■ Description of the task:
How many lines in the items below contain the string "point"? Reply with the number alone.

■ Information shown:

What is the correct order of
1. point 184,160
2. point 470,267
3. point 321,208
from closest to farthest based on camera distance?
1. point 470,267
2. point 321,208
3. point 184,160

==

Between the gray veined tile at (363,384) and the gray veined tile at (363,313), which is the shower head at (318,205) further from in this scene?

--

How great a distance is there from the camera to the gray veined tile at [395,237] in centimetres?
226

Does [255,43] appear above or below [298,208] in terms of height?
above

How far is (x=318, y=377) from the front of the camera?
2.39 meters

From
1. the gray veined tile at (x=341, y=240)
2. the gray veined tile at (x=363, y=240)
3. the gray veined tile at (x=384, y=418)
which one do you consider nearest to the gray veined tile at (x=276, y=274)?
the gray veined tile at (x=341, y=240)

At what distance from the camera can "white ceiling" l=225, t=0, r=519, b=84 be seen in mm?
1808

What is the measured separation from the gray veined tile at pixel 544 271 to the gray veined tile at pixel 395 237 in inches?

■ Task result:
6